◆ **Exercise materials**:
□ □ □ □ □ □ □

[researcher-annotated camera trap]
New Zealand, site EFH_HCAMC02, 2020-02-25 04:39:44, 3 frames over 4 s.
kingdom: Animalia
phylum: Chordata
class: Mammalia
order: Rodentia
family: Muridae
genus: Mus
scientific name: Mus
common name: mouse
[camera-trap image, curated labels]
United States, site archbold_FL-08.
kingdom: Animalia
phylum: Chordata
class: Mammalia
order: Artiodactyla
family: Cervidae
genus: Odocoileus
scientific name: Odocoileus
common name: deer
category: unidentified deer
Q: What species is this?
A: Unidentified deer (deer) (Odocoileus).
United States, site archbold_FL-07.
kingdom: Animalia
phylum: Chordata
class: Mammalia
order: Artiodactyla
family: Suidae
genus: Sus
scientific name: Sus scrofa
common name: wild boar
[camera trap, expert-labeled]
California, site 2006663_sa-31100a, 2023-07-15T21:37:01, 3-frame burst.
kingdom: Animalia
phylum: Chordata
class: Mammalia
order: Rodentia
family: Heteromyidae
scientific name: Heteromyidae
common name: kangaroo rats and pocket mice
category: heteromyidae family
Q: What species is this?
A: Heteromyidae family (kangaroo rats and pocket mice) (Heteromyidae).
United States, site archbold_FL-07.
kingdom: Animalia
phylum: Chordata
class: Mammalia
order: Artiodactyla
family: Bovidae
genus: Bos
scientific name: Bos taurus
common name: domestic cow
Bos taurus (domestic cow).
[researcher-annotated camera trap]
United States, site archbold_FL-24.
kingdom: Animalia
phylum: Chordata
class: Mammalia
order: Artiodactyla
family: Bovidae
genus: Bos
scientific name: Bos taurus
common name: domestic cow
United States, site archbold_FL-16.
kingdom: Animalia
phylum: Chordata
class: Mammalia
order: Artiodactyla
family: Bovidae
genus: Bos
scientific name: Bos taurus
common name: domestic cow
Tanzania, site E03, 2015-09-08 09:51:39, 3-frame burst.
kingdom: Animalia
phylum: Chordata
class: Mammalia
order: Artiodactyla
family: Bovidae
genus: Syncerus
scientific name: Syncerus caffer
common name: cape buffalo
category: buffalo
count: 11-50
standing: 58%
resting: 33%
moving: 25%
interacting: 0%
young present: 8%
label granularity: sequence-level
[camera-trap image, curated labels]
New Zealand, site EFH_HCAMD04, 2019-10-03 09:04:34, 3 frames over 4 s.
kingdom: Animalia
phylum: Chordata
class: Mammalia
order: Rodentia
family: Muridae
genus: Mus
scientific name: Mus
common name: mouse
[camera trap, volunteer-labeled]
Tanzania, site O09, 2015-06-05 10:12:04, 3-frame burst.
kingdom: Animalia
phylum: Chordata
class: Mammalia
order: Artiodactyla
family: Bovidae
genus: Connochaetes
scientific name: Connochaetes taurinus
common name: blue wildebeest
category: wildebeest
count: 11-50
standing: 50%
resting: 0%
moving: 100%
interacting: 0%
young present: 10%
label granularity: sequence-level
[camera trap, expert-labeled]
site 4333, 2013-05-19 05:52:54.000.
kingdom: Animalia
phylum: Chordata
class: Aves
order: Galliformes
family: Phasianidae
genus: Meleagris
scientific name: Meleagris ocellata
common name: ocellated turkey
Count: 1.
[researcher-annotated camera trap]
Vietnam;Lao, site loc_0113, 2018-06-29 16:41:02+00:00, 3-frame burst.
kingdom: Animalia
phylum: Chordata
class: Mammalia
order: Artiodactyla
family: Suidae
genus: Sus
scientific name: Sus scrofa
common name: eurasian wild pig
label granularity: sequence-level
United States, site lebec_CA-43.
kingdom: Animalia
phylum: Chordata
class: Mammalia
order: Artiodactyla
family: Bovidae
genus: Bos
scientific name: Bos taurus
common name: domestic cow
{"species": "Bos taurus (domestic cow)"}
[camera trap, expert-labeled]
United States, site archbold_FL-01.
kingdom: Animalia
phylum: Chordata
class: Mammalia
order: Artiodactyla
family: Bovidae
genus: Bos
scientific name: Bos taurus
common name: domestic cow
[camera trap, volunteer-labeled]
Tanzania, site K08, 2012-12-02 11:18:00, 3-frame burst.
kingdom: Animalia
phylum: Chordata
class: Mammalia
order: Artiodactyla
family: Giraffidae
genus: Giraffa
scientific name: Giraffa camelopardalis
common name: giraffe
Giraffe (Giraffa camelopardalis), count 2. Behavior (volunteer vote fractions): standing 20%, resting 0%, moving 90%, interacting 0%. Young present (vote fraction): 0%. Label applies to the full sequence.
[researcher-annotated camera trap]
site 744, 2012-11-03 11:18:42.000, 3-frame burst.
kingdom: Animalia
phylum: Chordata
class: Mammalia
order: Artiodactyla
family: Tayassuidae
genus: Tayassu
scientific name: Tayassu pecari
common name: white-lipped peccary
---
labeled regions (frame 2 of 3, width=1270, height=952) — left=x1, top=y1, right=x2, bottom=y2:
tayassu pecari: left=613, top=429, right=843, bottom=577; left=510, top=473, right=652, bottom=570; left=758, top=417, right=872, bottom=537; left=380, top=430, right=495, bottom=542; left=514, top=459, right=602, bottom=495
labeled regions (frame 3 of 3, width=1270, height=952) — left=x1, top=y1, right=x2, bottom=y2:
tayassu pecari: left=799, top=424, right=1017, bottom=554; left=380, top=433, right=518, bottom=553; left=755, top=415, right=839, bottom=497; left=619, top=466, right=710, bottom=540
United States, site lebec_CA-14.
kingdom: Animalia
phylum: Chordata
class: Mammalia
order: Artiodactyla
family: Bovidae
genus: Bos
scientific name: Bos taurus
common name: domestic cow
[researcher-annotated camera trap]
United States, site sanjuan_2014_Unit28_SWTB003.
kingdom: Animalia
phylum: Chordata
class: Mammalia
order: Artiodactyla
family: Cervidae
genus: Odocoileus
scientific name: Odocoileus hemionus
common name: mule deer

□ □ □ □ □ □ □

Extract every record and return it verbatim.

[researcher-annotated camera trap]
New Zealand, site EFH_HCAMC02, 2020-02-25 04:39:44, 3 frames over 4 s.
kingdom: Animalia
phylum: Chordata
class: Mammalia
order: Rodentia
family: Muridae
genus: Mus
scientific name: Mus
common name: mouse
[camera-trap image, curated labels]
United States, site archbold_FL-08.
kingdom: Animalia
phylum: Chordata
class: Mammalia
order: Artiodactyla
family: Cervidae
genus: Odocoileus
scientific name: Odocoileus
common name: deer
category: unidentified deer
Q: What species is this?
A: Unidentified deer (deer) (Odocoileus).
United States, site archbold_FL-07.
kingdom: Animalia
phylum: Chordata
class: Mammalia
order: Artiodactyla
family: Suidae
genus: Sus
scientific name: Sus scrofa
common name: wild boar
[camera trap, expert-labeled]
California, site 2006663_sa-31100a, 2023-07-15T21:37:01, 3-frame burst.
kingdom: Animalia
phylum: Chordata
class: Mammalia
order: Rodentia
family: Heteromyidae
scientific name: Heteromyidae
common name: kangaroo rats and pocket mice
category: heteromyidae family
Q: What species is this?
A: Heteromyidae family (kangaroo rats and pocket mice) (Heteromyidae).
United States, site archbold_FL-07.
kingdom: Animalia
phylum: Chordata
class: Mammalia
order: Artiodactyla
family: Bovidae
genus: Bos
scientific name: Bos taurus
common name: domestic cow
Bos taurus (domestic cow).
[researcher-annotated camera trap]
United States, site archbold_FL-24.
kingdom: Animalia
phylum: Chordata
class: Mammalia
order: Artiodactyla
family: Bovidae
genus: Bos
scientific name: Bos taurus
common name: domestic cow
United States, site archbold_FL-16.
kingdom: Animalia
phylum: Chordata
class: Mammalia
order: Artiodactyla
family: Bovidae
genus: Bos
scientific name: Bos taurus
common name: domestic cow
Tanzania, site E03, 2015-09-08 09:51:39, 3-frame burst.
kingdom: Animalia
phylum: Chordata
class: Mammalia
order: Artiodactyla
family: Bovidae
genus: Syncerus
scientific name: Syncerus caffer
common name: cape buffalo
category: buffalo
count: 11-50
standing: 58%
resting: 33%
moving: 25%
interacting: 0%
young present: 8%
label granularity: sequence-level
[camera-trap image, curated labels]
New Zealand, site EFH_HCAMD04, 2019-10-03 09:04:34, 3 frames over 4 s.
kingdom: Animalia
phylum: Chordata
class: Mammalia
order: Rodentia
family: Muridae
genus: Mus
scientific name: Mus
common name: mouse
[camera trap, volunteer-labeled]
Tanzania, site O09, 2015-06-05 10:12:04, 3-frame burst.
kingdom: Animalia
phylum: Chordata
class: Mammalia
order: Artiodactyla
family: Bovidae
genus: Connochaetes
scientific name: Connochaetes taurinus
common name: blue wildebeest
category: wildebeest
count: 11-50
standing: 50%
resting: 0%
moving: 100%
interacting: 0%
young present: 10%
label granularity: sequence-level
[camera trap, expert-labeled]
site 4333, 2013-05-19 05:52:54.000.
kingdom: Animalia
phylum: Chordata
class: Aves
order: Galliformes
family: Phasianidae
genus: Meleagris
scientific name: Meleagris ocellata
common name: ocellated turkey
Count: 1.
[researcher-annotated camera trap]
Vietnam;Lao, site loc_0113, 2018-06-29 16:41:02+00:00, 3-frame burst.
kingdom: Animalia
phylum: Chordata
class: Mammalia
order: Artiodactyla
family: Suidae
genus: Sus
scientific name: Sus scrofa
common name: eurasian wild pig
label granularity: sequence-level
United States, site lebec_CA-43.
kingdom: Animalia
phylum: Chordata
class: Mammalia
order: Artiodactyla
family: Bovidae
genus: Bos
scientific name: Bos taurus
common name: domestic cow
{"species": "Bos taurus (domestic cow)"}
[camera trap, expert-labeled]
United States, site archbold_FL-01.
kingdom: Animalia
phylum: Chordata
class: Mammalia
order: Artiodactyla
family: Bovidae
genus: Bos
scientific name: Bos taurus
common name: domestic cow
[camera trap, volunteer-labeled]
Tanzania, site K08, 2012-12-02 11:18:00, 3-frame burst.
kingdom: Animalia
phylum: Chordata
class: Mammalia
order: Artiodactyla
family: Giraffidae
genus: Giraffa
scientific name: Giraffa camelopardalis
common name: giraffe
Giraffe (Giraffa camelopardalis), count 2. Behavior (volunteer vote fractions): standing 20%, resting 0%, moving 90%, interacting 0%. Young present (vote fraction): 0%. Label applies to the full sequence.
[researcher-annotated camera trap]
site 744, 2012-11-03 11:18:42.000, 3-frame burst.
kingdom: Animalia
phylum: Chordata
class: Mammalia
order: Artiodactyla
family: Tayassuidae
genus: Tayassu
scientific name: Tayassu pecari
common name: white-lipped peccary
---
labeled regions (frame 2 of 3, width=1270, height=952) — left=x1, top=y1, right=x2, bottom=y2:
tayassu pecari: left=613, top=429, right=843, bottom=577; left=510, top=473, right=652, bottom=570; left=758, top=417, right=872, bottom=537; left=380, top=430, right=495, bottom=542; left=514, top=459, right=602, bottom=495
labeled regions (frame 3 of 3, width=1270, height=952) — left=x1, top=y1, right=x2, bottom=y2:
tayassu pecari: left=799, top=424, right=1017, bottom=554; left=380, top=433, right=518, bottom=553; left=755, top=415, right=839, bottom=497; left=619, top=466, right=710, bottom=540
United States, site lebec_CA-14.
kingdom: Animalia
phylum: Chordata
class: Mammalia
order: Artiodactyla
family: Bovidae
genus: Bos
scientific name: Bos taurus
common name: domestic cow
[researcher-annotated camera trap]
United States, site sanjuan_2014_Unit28_SWTB003.
kingdom: Animalia
phylum: Chordata
class: Mammalia
order: Artiodactyla
family: Cervidae
genus: Odocoileus
scientific name: Odocoileus hemionus
common name: mule deer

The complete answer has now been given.